Incapacitated patients and HIPAA: know you disclosure obligations.
It's a common occurrence in many health care facilities: A patient arrives at your facility and is unable to speak, much less sign an authorization to disclose his protected health information (PHI). Do you know what medical information you're allowed to disclose to the patient's family and friends?
In general: As a covered entity (CE), you're allowed to disclose PHI to family members, relatives or close personal friends as long as that data is directly related to their involvement in the incapacitated individual's care or payment related to that care, notes Dr. Rory Jaffe, chief compliance officer with the UC-Davis Health System.
But there are unique circumstances that make PHI disclosure rules tricky. Take a look at these three different scenarios regarding requests for an incapacitated patient's PHI--and what the correct response should be:
Example #1: If a heart attack patient is incapacitated or otherwise unable to make decisions about PHI disclosures, "you may inform relatives or others involved in [that] patient's care, such as the person who accompanied the individual to the emergency room," explains Jaffe, and you can "provide updates on the patient's progress and prognosis when the patient is incapacitated."
Example #2: If you suspect that an incapacitated patient is the victim of domestic abuse and that the person seeking information about the patient may be the abuser, then don't disclose any information about the patient to the suspected abuser "if there is reason to believe that such a disclosure could cause the patient serious harm," Jaffe warns.

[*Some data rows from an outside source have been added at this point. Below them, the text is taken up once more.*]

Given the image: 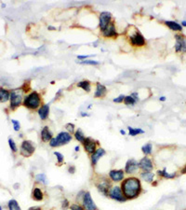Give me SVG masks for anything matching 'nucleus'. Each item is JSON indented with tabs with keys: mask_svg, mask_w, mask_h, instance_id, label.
I'll return each instance as SVG.
<instances>
[{
	"mask_svg": "<svg viewBox=\"0 0 186 210\" xmlns=\"http://www.w3.org/2000/svg\"><path fill=\"white\" fill-rule=\"evenodd\" d=\"M82 206L85 210H99L96 204L94 203L93 199L91 197V194L89 191H86L82 199Z\"/></svg>",
	"mask_w": 186,
	"mask_h": 210,
	"instance_id": "nucleus-6",
	"label": "nucleus"
},
{
	"mask_svg": "<svg viewBox=\"0 0 186 210\" xmlns=\"http://www.w3.org/2000/svg\"><path fill=\"white\" fill-rule=\"evenodd\" d=\"M130 43L136 47H141L145 44V39L140 32H136L130 36Z\"/></svg>",
	"mask_w": 186,
	"mask_h": 210,
	"instance_id": "nucleus-14",
	"label": "nucleus"
},
{
	"mask_svg": "<svg viewBox=\"0 0 186 210\" xmlns=\"http://www.w3.org/2000/svg\"><path fill=\"white\" fill-rule=\"evenodd\" d=\"M139 167H140V169H141L142 171L152 172V170L153 169V161L147 156L143 157V158L141 159L140 162H139Z\"/></svg>",
	"mask_w": 186,
	"mask_h": 210,
	"instance_id": "nucleus-10",
	"label": "nucleus"
},
{
	"mask_svg": "<svg viewBox=\"0 0 186 210\" xmlns=\"http://www.w3.org/2000/svg\"><path fill=\"white\" fill-rule=\"evenodd\" d=\"M74 151H76V152H78V151H79V147H78V146H76V148H74Z\"/></svg>",
	"mask_w": 186,
	"mask_h": 210,
	"instance_id": "nucleus-48",
	"label": "nucleus"
},
{
	"mask_svg": "<svg viewBox=\"0 0 186 210\" xmlns=\"http://www.w3.org/2000/svg\"><path fill=\"white\" fill-rule=\"evenodd\" d=\"M106 93H107V89L105 88V86H103V84H100V83H98L97 88H96V92H95V97L103 98L105 96Z\"/></svg>",
	"mask_w": 186,
	"mask_h": 210,
	"instance_id": "nucleus-20",
	"label": "nucleus"
},
{
	"mask_svg": "<svg viewBox=\"0 0 186 210\" xmlns=\"http://www.w3.org/2000/svg\"><path fill=\"white\" fill-rule=\"evenodd\" d=\"M10 107L16 108L18 107L23 101V95L19 93V91H12L10 93Z\"/></svg>",
	"mask_w": 186,
	"mask_h": 210,
	"instance_id": "nucleus-8",
	"label": "nucleus"
},
{
	"mask_svg": "<svg viewBox=\"0 0 186 210\" xmlns=\"http://www.w3.org/2000/svg\"><path fill=\"white\" fill-rule=\"evenodd\" d=\"M28 210H42V208L40 206H32Z\"/></svg>",
	"mask_w": 186,
	"mask_h": 210,
	"instance_id": "nucleus-44",
	"label": "nucleus"
},
{
	"mask_svg": "<svg viewBox=\"0 0 186 210\" xmlns=\"http://www.w3.org/2000/svg\"><path fill=\"white\" fill-rule=\"evenodd\" d=\"M105 153L106 152L103 148H99V149H97L96 150H95L91 154V156H90V160H91L92 166L96 165L98 164V162L100 161V159L102 158V157H103L105 155Z\"/></svg>",
	"mask_w": 186,
	"mask_h": 210,
	"instance_id": "nucleus-16",
	"label": "nucleus"
},
{
	"mask_svg": "<svg viewBox=\"0 0 186 210\" xmlns=\"http://www.w3.org/2000/svg\"><path fill=\"white\" fill-rule=\"evenodd\" d=\"M54 155L56 156L57 158V162L59 164H62L63 161H64V156H63L61 152H58V151H54Z\"/></svg>",
	"mask_w": 186,
	"mask_h": 210,
	"instance_id": "nucleus-33",
	"label": "nucleus"
},
{
	"mask_svg": "<svg viewBox=\"0 0 186 210\" xmlns=\"http://www.w3.org/2000/svg\"><path fill=\"white\" fill-rule=\"evenodd\" d=\"M72 138L73 137H72L71 134H69L68 132H63V131L58 134V135L56 136V139L60 146L68 144L72 140Z\"/></svg>",
	"mask_w": 186,
	"mask_h": 210,
	"instance_id": "nucleus-15",
	"label": "nucleus"
},
{
	"mask_svg": "<svg viewBox=\"0 0 186 210\" xmlns=\"http://www.w3.org/2000/svg\"><path fill=\"white\" fill-rule=\"evenodd\" d=\"M111 19H112V15H111L110 12L103 11V12L100 13V30L103 31L106 27H107L111 23Z\"/></svg>",
	"mask_w": 186,
	"mask_h": 210,
	"instance_id": "nucleus-11",
	"label": "nucleus"
},
{
	"mask_svg": "<svg viewBox=\"0 0 186 210\" xmlns=\"http://www.w3.org/2000/svg\"><path fill=\"white\" fill-rule=\"evenodd\" d=\"M103 34L104 36H106V38H113V36H116V31H115L114 23L111 22L107 27L103 31Z\"/></svg>",
	"mask_w": 186,
	"mask_h": 210,
	"instance_id": "nucleus-18",
	"label": "nucleus"
},
{
	"mask_svg": "<svg viewBox=\"0 0 186 210\" xmlns=\"http://www.w3.org/2000/svg\"><path fill=\"white\" fill-rule=\"evenodd\" d=\"M35 150V148L33 142L30 140H24L22 143V145H21L20 153L22 156L27 158V157H30L34 154Z\"/></svg>",
	"mask_w": 186,
	"mask_h": 210,
	"instance_id": "nucleus-4",
	"label": "nucleus"
},
{
	"mask_svg": "<svg viewBox=\"0 0 186 210\" xmlns=\"http://www.w3.org/2000/svg\"><path fill=\"white\" fill-rule=\"evenodd\" d=\"M77 86H78L79 88L83 89L84 91L88 92V93H89V92H90V89H91V88H90V83H89V81H88V80L80 81V82L77 84Z\"/></svg>",
	"mask_w": 186,
	"mask_h": 210,
	"instance_id": "nucleus-31",
	"label": "nucleus"
},
{
	"mask_svg": "<svg viewBox=\"0 0 186 210\" xmlns=\"http://www.w3.org/2000/svg\"><path fill=\"white\" fill-rule=\"evenodd\" d=\"M175 38H176V44H175V50H176V51L186 52V40L184 36L182 35H176Z\"/></svg>",
	"mask_w": 186,
	"mask_h": 210,
	"instance_id": "nucleus-13",
	"label": "nucleus"
},
{
	"mask_svg": "<svg viewBox=\"0 0 186 210\" xmlns=\"http://www.w3.org/2000/svg\"><path fill=\"white\" fill-rule=\"evenodd\" d=\"M182 174H186V165H185V167L183 168V169L182 170Z\"/></svg>",
	"mask_w": 186,
	"mask_h": 210,
	"instance_id": "nucleus-47",
	"label": "nucleus"
},
{
	"mask_svg": "<svg viewBox=\"0 0 186 210\" xmlns=\"http://www.w3.org/2000/svg\"><path fill=\"white\" fill-rule=\"evenodd\" d=\"M124 103L127 105V106H134V105L137 103V101L131 95H129V96H126L125 97Z\"/></svg>",
	"mask_w": 186,
	"mask_h": 210,
	"instance_id": "nucleus-32",
	"label": "nucleus"
},
{
	"mask_svg": "<svg viewBox=\"0 0 186 210\" xmlns=\"http://www.w3.org/2000/svg\"><path fill=\"white\" fill-rule=\"evenodd\" d=\"M182 23V26H186V21H183Z\"/></svg>",
	"mask_w": 186,
	"mask_h": 210,
	"instance_id": "nucleus-50",
	"label": "nucleus"
},
{
	"mask_svg": "<svg viewBox=\"0 0 186 210\" xmlns=\"http://www.w3.org/2000/svg\"><path fill=\"white\" fill-rule=\"evenodd\" d=\"M98 191L103 194V196H108L109 194V191L112 188L111 186V182L108 178L106 177H100V179L95 183Z\"/></svg>",
	"mask_w": 186,
	"mask_h": 210,
	"instance_id": "nucleus-3",
	"label": "nucleus"
},
{
	"mask_svg": "<svg viewBox=\"0 0 186 210\" xmlns=\"http://www.w3.org/2000/svg\"><path fill=\"white\" fill-rule=\"evenodd\" d=\"M121 190L127 200H133L140 196L142 191L141 180L138 177H127L121 183Z\"/></svg>",
	"mask_w": 186,
	"mask_h": 210,
	"instance_id": "nucleus-1",
	"label": "nucleus"
},
{
	"mask_svg": "<svg viewBox=\"0 0 186 210\" xmlns=\"http://www.w3.org/2000/svg\"><path fill=\"white\" fill-rule=\"evenodd\" d=\"M50 146L51 147V148H58V147H60L59 143H58V141L56 139V137H52L50 139V141L49 142Z\"/></svg>",
	"mask_w": 186,
	"mask_h": 210,
	"instance_id": "nucleus-36",
	"label": "nucleus"
},
{
	"mask_svg": "<svg viewBox=\"0 0 186 210\" xmlns=\"http://www.w3.org/2000/svg\"><path fill=\"white\" fill-rule=\"evenodd\" d=\"M70 206H71V204H69V201L67 200V199H64V200L62 201V209H63V210H65V209H67L68 207H70Z\"/></svg>",
	"mask_w": 186,
	"mask_h": 210,
	"instance_id": "nucleus-40",
	"label": "nucleus"
},
{
	"mask_svg": "<svg viewBox=\"0 0 186 210\" xmlns=\"http://www.w3.org/2000/svg\"><path fill=\"white\" fill-rule=\"evenodd\" d=\"M70 209L71 210H85L83 206H81V204H71Z\"/></svg>",
	"mask_w": 186,
	"mask_h": 210,
	"instance_id": "nucleus-38",
	"label": "nucleus"
},
{
	"mask_svg": "<svg viewBox=\"0 0 186 210\" xmlns=\"http://www.w3.org/2000/svg\"><path fill=\"white\" fill-rule=\"evenodd\" d=\"M80 64H83V65H99V62L93 61V60H85V61L80 62Z\"/></svg>",
	"mask_w": 186,
	"mask_h": 210,
	"instance_id": "nucleus-37",
	"label": "nucleus"
},
{
	"mask_svg": "<svg viewBox=\"0 0 186 210\" xmlns=\"http://www.w3.org/2000/svg\"><path fill=\"white\" fill-rule=\"evenodd\" d=\"M108 196L111 199H113V200H115V201H117L119 203H124V202L127 201L126 197L124 196V194H123V191H122V190H121V187H119V186L112 187L110 189V191H109Z\"/></svg>",
	"mask_w": 186,
	"mask_h": 210,
	"instance_id": "nucleus-5",
	"label": "nucleus"
},
{
	"mask_svg": "<svg viewBox=\"0 0 186 210\" xmlns=\"http://www.w3.org/2000/svg\"><path fill=\"white\" fill-rule=\"evenodd\" d=\"M23 105L24 107H26L29 109L38 108L41 105V97L39 95V93L36 92L31 93L29 95H27L24 98Z\"/></svg>",
	"mask_w": 186,
	"mask_h": 210,
	"instance_id": "nucleus-2",
	"label": "nucleus"
},
{
	"mask_svg": "<svg viewBox=\"0 0 186 210\" xmlns=\"http://www.w3.org/2000/svg\"><path fill=\"white\" fill-rule=\"evenodd\" d=\"M32 197H33L34 200L40 202L44 199V193L41 191V189L39 188H35L33 190V192H32Z\"/></svg>",
	"mask_w": 186,
	"mask_h": 210,
	"instance_id": "nucleus-21",
	"label": "nucleus"
},
{
	"mask_svg": "<svg viewBox=\"0 0 186 210\" xmlns=\"http://www.w3.org/2000/svg\"><path fill=\"white\" fill-rule=\"evenodd\" d=\"M138 169H140L139 162L136 161L135 159H129V160H127V162H126L124 172L126 173V174L130 175V174H134Z\"/></svg>",
	"mask_w": 186,
	"mask_h": 210,
	"instance_id": "nucleus-9",
	"label": "nucleus"
},
{
	"mask_svg": "<svg viewBox=\"0 0 186 210\" xmlns=\"http://www.w3.org/2000/svg\"><path fill=\"white\" fill-rule=\"evenodd\" d=\"M8 145H9V148L13 152H17L18 148H17V145L14 142V140L12 138H8Z\"/></svg>",
	"mask_w": 186,
	"mask_h": 210,
	"instance_id": "nucleus-34",
	"label": "nucleus"
},
{
	"mask_svg": "<svg viewBox=\"0 0 186 210\" xmlns=\"http://www.w3.org/2000/svg\"><path fill=\"white\" fill-rule=\"evenodd\" d=\"M11 122L13 123V128L15 131H19L21 129V124L20 122H18V120H11Z\"/></svg>",
	"mask_w": 186,
	"mask_h": 210,
	"instance_id": "nucleus-39",
	"label": "nucleus"
},
{
	"mask_svg": "<svg viewBox=\"0 0 186 210\" xmlns=\"http://www.w3.org/2000/svg\"><path fill=\"white\" fill-rule=\"evenodd\" d=\"M68 172L70 173V174H74V173L76 172V167H74V165L69 166V168H68Z\"/></svg>",
	"mask_w": 186,
	"mask_h": 210,
	"instance_id": "nucleus-43",
	"label": "nucleus"
},
{
	"mask_svg": "<svg viewBox=\"0 0 186 210\" xmlns=\"http://www.w3.org/2000/svg\"><path fill=\"white\" fill-rule=\"evenodd\" d=\"M127 129H129V135H131V136H135V135H138L140 134H144V131H143L142 129H141V128H132L129 126V127H127Z\"/></svg>",
	"mask_w": 186,
	"mask_h": 210,
	"instance_id": "nucleus-30",
	"label": "nucleus"
},
{
	"mask_svg": "<svg viewBox=\"0 0 186 210\" xmlns=\"http://www.w3.org/2000/svg\"><path fill=\"white\" fill-rule=\"evenodd\" d=\"M109 177L112 181L114 182H120L122 180H124L125 177V172L122 169H118V170H111L109 172Z\"/></svg>",
	"mask_w": 186,
	"mask_h": 210,
	"instance_id": "nucleus-12",
	"label": "nucleus"
},
{
	"mask_svg": "<svg viewBox=\"0 0 186 210\" xmlns=\"http://www.w3.org/2000/svg\"><path fill=\"white\" fill-rule=\"evenodd\" d=\"M153 177H155V174L152 172H146V171H142L141 173V178L142 180H144L146 182L151 183L153 181Z\"/></svg>",
	"mask_w": 186,
	"mask_h": 210,
	"instance_id": "nucleus-22",
	"label": "nucleus"
},
{
	"mask_svg": "<svg viewBox=\"0 0 186 210\" xmlns=\"http://www.w3.org/2000/svg\"><path fill=\"white\" fill-rule=\"evenodd\" d=\"M35 180H36V182L41 183V184H44V185H47V183H49V180H47V176L45 174H43V173L36 175L35 176Z\"/></svg>",
	"mask_w": 186,
	"mask_h": 210,
	"instance_id": "nucleus-29",
	"label": "nucleus"
},
{
	"mask_svg": "<svg viewBox=\"0 0 186 210\" xmlns=\"http://www.w3.org/2000/svg\"><path fill=\"white\" fill-rule=\"evenodd\" d=\"M166 25L168 26V28H170L173 31H182V26L180 25V23H176V22H172V21H167L165 22Z\"/></svg>",
	"mask_w": 186,
	"mask_h": 210,
	"instance_id": "nucleus-25",
	"label": "nucleus"
},
{
	"mask_svg": "<svg viewBox=\"0 0 186 210\" xmlns=\"http://www.w3.org/2000/svg\"><path fill=\"white\" fill-rule=\"evenodd\" d=\"M82 144L84 147V149L86 150L88 154H92L93 152L97 149L98 142L92 137H89V136L86 137V139L84 140V142Z\"/></svg>",
	"mask_w": 186,
	"mask_h": 210,
	"instance_id": "nucleus-7",
	"label": "nucleus"
},
{
	"mask_svg": "<svg viewBox=\"0 0 186 210\" xmlns=\"http://www.w3.org/2000/svg\"><path fill=\"white\" fill-rule=\"evenodd\" d=\"M50 114V105H43L39 109H38V116L42 120H45L47 119Z\"/></svg>",
	"mask_w": 186,
	"mask_h": 210,
	"instance_id": "nucleus-19",
	"label": "nucleus"
},
{
	"mask_svg": "<svg viewBox=\"0 0 186 210\" xmlns=\"http://www.w3.org/2000/svg\"><path fill=\"white\" fill-rule=\"evenodd\" d=\"M152 150H153V146L151 143H147L141 147V151L145 156L152 154Z\"/></svg>",
	"mask_w": 186,
	"mask_h": 210,
	"instance_id": "nucleus-28",
	"label": "nucleus"
},
{
	"mask_svg": "<svg viewBox=\"0 0 186 210\" xmlns=\"http://www.w3.org/2000/svg\"><path fill=\"white\" fill-rule=\"evenodd\" d=\"M52 133L51 131L50 130L49 126H45L43 127V129L41 130V139L43 142H50V139L53 137L52 136Z\"/></svg>",
	"mask_w": 186,
	"mask_h": 210,
	"instance_id": "nucleus-17",
	"label": "nucleus"
},
{
	"mask_svg": "<svg viewBox=\"0 0 186 210\" xmlns=\"http://www.w3.org/2000/svg\"><path fill=\"white\" fill-rule=\"evenodd\" d=\"M74 138H76L78 142H80V143H83L84 140L86 139V135H84L83 131L81 129H77L76 132H74Z\"/></svg>",
	"mask_w": 186,
	"mask_h": 210,
	"instance_id": "nucleus-26",
	"label": "nucleus"
},
{
	"mask_svg": "<svg viewBox=\"0 0 186 210\" xmlns=\"http://www.w3.org/2000/svg\"><path fill=\"white\" fill-rule=\"evenodd\" d=\"M159 100H160V101H166V97H165V96H161L160 98H159Z\"/></svg>",
	"mask_w": 186,
	"mask_h": 210,
	"instance_id": "nucleus-46",
	"label": "nucleus"
},
{
	"mask_svg": "<svg viewBox=\"0 0 186 210\" xmlns=\"http://www.w3.org/2000/svg\"><path fill=\"white\" fill-rule=\"evenodd\" d=\"M120 134L123 135H126V132H125L124 130H120Z\"/></svg>",
	"mask_w": 186,
	"mask_h": 210,
	"instance_id": "nucleus-49",
	"label": "nucleus"
},
{
	"mask_svg": "<svg viewBox=\"0 0 186 210\" xmlns=\"http://www.w3.org/2000/svg\"><path fill=\"white\" fill-rule=\"evenodd\" d=\"M0 210H2V206H0Z\"/></svg>",
	"mask_w": 186,
	"mask_h": 210,
	"instance_id": "nucleus-51",
	"label": "nucleus"
},
{
	"mask_svg": "<svg viewBox=\"0 0 186 210\" xmlns=\"http://www.w3.org/2000/svg\"><path fill=\"white\" fill-rule=\"evenodd\" d=\"M65 129L66 132H68L69 134H74V123H67L65 125Z\"/></svg>",
	"mask_w": 186,
	"mask_h": 210,
	"instance_id": "nucleus-35",
	"label": "nucleus"
},
{
	"mask_svg": "<svg viewBox=\"0 0 186 210\" xmlns=\"http://www.w3.org/2000/svg\"><path fill=\"white\" fill-rule=\"evenodd\" d=\"M86 191H81L80 192H79L77 194V197H76V200L78 201V203H82V199H83V196H84V194Z\"/></svg>",
	"mask_w": 186,
	"mask_h": 210,
	"instance_id": "nucleus-42",
	"label": "nucleus"
},
{
	"mask_svg": "<svg viewBox=\"0 0 186 210\" xmlns=\"http://www.w3.org/2000/svg\"><path fill=\"white\" fill-rule=\"evenodd\" d=\"M8 210H22V208H21V206H19L18 202L14 200V199H11V200L8 201Z\"/></svg>",
	"mask_w": 186,
	"mask_h": 210,
	"instance_id": "nucleus-27",
	"label": "nucleus"
},
{
	"mask_svg": "<svg viewBox=\"0 0 186 210\" xmlns=\"http://www.w3.org/2000/svg\"><path fill=\"white\" fill-rule=\"evenodd\" d=\"M125 95H123V94H121V95H119L117 98H115L114 99V102L115 103H122L124 101V99H125Z\"/></svg>",
	"mask_w": 186,
	"mask_h": 210,
	"instance_id": "nucleus-41",
	"label": "nucleus"
},
{
	"mask_svg": "<svg viewBox=\"0 0 186 210\" xmlns=\"http://www.w3.org/2000/svg\"><path fill=\"white\" fill-rule=\"evenodd\" d=\"M10 98V93L6 89L0 88V103H5L9 100Z\"/></svg>",
	"mask_w": 186,
	"mask_h": 210,
	"instance_id": "nucleus-24",
	"label": "nucleus"
},
{
	"mask_svg": "<svg viewBox=\"0 0 186 210\" xmlns=\"http://www.w3.org/2000/svg\"><path fill=\"white\" fill-rule=\"evenodd\" d=\"M88 57V55H78V59H86Z\"/></svg>",
	"mask_w": 186,
	"mask_h": 210,
	"instance_id": "nucleus-45",
	"label": "nucleus"
},
{
	"mask_svg": "<svg viewBox=\"0 0 186 210\" xmlns=\"http://www.w3.org/2000/svg\"><path fill=\"white\" fill-rule=\"evenodd\" d=\"M157 175L164 177V178H168V179H172V178L176 177V176H177L176 173H168L166 168H164L163 170H158Z\"/></svg>",
	"mask_w": 186,
	"mask_h": 210,
	"instance_id": "nucleus-23",
	"label": "nucleus"
}]
</instances>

Example #3: If, say, you want to contact a priest to provide last rites to an incapacitated patient you know to be Catholic, but there are no family or friends available and the call to the priest is not considered treatment, ask yourself if such a call is in the patient's best interests.

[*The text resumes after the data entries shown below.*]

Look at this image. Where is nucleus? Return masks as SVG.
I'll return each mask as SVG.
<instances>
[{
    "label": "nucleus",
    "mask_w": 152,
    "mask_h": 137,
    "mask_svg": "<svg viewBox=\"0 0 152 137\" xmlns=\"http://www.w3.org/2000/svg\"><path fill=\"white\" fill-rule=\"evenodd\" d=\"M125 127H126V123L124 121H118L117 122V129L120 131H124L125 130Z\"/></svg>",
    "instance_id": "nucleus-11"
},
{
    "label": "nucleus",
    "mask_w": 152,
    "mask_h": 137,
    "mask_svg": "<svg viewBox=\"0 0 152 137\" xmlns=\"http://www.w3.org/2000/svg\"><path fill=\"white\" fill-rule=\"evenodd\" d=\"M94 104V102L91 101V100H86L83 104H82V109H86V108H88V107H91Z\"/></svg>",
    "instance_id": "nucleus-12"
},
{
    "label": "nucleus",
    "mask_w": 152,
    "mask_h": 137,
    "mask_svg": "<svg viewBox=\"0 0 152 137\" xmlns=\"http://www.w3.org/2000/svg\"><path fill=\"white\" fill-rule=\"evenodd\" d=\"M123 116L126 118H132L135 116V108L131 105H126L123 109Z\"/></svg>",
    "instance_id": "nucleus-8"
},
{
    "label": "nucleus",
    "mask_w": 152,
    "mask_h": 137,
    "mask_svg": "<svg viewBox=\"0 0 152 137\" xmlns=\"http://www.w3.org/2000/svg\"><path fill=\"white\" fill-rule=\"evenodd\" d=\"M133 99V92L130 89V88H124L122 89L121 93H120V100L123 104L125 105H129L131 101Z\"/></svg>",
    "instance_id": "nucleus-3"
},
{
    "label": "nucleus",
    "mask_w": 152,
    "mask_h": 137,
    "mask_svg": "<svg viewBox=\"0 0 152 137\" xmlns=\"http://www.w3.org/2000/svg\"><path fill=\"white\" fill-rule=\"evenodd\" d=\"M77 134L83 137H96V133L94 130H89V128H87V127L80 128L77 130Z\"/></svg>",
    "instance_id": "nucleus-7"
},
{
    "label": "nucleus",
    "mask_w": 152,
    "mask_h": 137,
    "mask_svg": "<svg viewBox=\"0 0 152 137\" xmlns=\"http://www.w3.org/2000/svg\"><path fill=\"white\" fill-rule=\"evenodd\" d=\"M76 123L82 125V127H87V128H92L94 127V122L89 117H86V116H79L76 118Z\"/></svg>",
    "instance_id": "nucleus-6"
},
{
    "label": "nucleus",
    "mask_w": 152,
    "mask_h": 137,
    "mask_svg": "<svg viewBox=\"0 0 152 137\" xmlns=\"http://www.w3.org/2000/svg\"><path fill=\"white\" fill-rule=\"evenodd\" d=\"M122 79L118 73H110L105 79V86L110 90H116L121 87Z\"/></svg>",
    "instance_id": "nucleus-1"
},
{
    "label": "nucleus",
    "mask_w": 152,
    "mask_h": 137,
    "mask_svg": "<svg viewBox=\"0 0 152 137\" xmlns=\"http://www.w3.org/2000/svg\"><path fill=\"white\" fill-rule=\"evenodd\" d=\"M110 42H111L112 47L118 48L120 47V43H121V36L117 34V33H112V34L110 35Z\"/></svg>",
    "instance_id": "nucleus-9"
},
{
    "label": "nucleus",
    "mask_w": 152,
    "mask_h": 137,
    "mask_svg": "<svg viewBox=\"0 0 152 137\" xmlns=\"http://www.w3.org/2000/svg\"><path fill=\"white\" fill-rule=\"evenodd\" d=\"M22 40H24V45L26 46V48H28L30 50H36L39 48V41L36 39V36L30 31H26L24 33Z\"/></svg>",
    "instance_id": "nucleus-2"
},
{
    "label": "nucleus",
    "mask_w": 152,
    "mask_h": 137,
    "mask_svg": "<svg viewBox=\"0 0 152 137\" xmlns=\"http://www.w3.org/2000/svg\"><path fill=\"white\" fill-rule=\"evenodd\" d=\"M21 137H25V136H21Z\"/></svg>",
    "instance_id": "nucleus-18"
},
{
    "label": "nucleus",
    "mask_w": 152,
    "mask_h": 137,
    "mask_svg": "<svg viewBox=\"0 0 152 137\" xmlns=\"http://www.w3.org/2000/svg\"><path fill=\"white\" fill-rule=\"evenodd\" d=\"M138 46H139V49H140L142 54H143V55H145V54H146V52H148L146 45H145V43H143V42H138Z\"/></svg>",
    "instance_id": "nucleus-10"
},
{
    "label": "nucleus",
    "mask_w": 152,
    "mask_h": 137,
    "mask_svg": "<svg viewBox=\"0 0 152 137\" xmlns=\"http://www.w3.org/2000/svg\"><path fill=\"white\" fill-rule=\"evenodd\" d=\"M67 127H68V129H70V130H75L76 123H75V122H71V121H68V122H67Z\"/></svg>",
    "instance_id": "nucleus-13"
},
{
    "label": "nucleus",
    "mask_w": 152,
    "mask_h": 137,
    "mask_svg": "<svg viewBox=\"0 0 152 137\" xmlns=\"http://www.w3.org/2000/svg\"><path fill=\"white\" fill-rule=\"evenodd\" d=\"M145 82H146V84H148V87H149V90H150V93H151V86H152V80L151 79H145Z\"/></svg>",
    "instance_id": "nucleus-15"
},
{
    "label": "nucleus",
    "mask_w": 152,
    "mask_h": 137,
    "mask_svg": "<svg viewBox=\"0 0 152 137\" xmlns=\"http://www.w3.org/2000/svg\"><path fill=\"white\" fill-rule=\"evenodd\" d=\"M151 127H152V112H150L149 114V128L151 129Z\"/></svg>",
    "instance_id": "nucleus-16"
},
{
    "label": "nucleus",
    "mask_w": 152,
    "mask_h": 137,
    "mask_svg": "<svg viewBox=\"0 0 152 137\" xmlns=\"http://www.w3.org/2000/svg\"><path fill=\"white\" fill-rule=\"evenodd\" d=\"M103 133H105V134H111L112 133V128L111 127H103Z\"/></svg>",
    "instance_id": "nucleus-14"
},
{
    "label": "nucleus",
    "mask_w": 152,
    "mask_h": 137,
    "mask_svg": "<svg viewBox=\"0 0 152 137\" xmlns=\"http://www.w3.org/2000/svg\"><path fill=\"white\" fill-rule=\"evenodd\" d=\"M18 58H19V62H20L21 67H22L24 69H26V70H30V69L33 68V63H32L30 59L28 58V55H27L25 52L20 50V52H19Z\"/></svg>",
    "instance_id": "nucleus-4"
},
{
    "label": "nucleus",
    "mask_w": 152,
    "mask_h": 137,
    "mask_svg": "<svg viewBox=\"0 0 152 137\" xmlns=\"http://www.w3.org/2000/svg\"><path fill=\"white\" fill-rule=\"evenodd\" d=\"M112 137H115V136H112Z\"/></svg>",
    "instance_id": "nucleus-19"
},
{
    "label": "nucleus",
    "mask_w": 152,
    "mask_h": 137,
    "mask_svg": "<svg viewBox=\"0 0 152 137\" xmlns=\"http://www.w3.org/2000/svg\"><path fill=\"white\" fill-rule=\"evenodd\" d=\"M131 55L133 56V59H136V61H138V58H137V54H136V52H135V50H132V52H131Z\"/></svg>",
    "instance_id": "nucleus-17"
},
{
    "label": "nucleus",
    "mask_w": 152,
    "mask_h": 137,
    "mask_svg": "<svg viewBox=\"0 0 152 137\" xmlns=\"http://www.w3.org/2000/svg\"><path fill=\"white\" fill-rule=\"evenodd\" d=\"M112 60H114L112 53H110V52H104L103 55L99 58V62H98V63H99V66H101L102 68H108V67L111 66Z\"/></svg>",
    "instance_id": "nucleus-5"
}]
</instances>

Up to you: That's for you to decide, according to the privacy rule, notes attorney Gretchen McBeath with Bricker & Eckler in Columbus, OH. McBeath acknowledges that there may be situations where you feel it's absolutely necessary to disclose an incapacitated patient's PHI to someone who does not meet the Health Insurance Portability and Accountability Act (HIPAA) definition of family and friends involved with the care or payment of the patient, but she urges you to use your own professional judgment in such cases.

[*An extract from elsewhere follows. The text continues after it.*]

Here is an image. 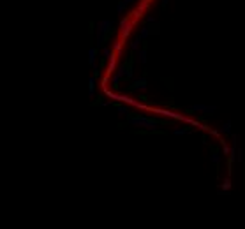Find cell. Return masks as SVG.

And Jaffe admonishes facilities to ensure that any disclosures you make are directly related to that patient's care, and advises CEs to disclose PHI only when the patient benefits from such disclosures.
Remember: When making decisions involving incapacitated patients and patients in emergency situations, HIPAA does not prevent you from deciding whether to include some portions of the patient's information (the individual's name, perhaps) but not other information (such as location in the facility) as long as those disclosures protect that patient's best interests.
If a patient is incapacitated and there is no legal representative available to sign an authorization the health care provider should, from a pure legal standpoint, go to court and have the court appoint a legal guardian or power of attorney for the incapacitated patient, McBeath tells Eli.
McBeath says a patient's lack of representation is especially common in facilities where patients suffer from dementia. In such cases, if an authorization is required and the provider cannot find any exception in HIPAA to permit a disclosure of the patient's PHI, such a disclosure would be a violation of HIPAA if the patient were unable to sign.
Care takes precedence: "HIPAA red tape should never stand in the way of disclosures that are necessary for the welfare of the patient or the general public's health and safety, says McBeath. On the other hand, "disclosures that are solely for the provider, such as for marketing, fundraising, et cetera should be done in strict compliance with the HIPAA rules."